And I am back. So, the time variable in my dataset is formatted with the hms package in Tidyverse which stores time as the number of seconds since 00:00:00. So this would help with determining my baseline. I tried truncating the seconds in order to calculate the minutes since 00:00, but didn't have any luck. I spoke to our colleague who manages the database and he said that deleted all the values of seconds in the Excel sheet. This means that I still have the format of the number of seconds since 00:00:00. I can't convert time to a numerical variable in order to divide by 60 to get the minutes. So I am not getting anywhere with library(hms). Are you familiar with this library?
I have my date and time variables in two different columns. Maybe I could combine them and then try POSIXct ? Do you have any detailed steps I could follow?
I actually try to avoid the tidyverse if at all possible, so no, I don't know anything about the hms package. But it seems trivial to convert?
> as.numeric( hms(56, 34, 12))/60
[1] 754.9333
Anyway, this conversation is getting off-topic. This support site is intended for help with Bioconductor tools. For general R questions you could try Biostars or Stackoverflow or R-help.
Hi James!
Thanks for your comments. I will look into setting the minutes or maybe just the hour. Time of blood draw does make a difference with our data when looking at the activities of white blood cell proportions. Anyway, I´ll let you know what happens.
Best regards from Bergen
James, A new day, a new question. I gave some thought today to setting the blood draw time as you suggested.
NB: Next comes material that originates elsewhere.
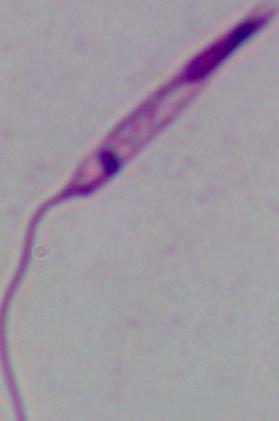

Micrograph. A Leishmania parasite is shown. Captured at 1000x magnification.Identify the parasite.
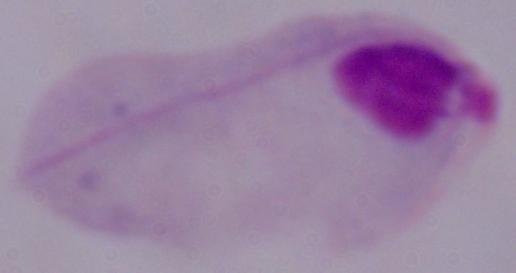

A trichomonad.

magnification = 1000x
modality = photomicrograph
Rethinking things, I want the variable blooddrawtime in the model because I want to investigate in limma if there is a differential effect associated with time of blood draw, when compared to a model without the time variable. So actually, I don't need to be able to read the time variable as hms. The numbers representing hms will be coerced into e.g. your times column, but does it matter as long as limma can handle it? Or should I make a new column and divide by 60sec to get the total minutes and hopefully a smaller number?
Thanks.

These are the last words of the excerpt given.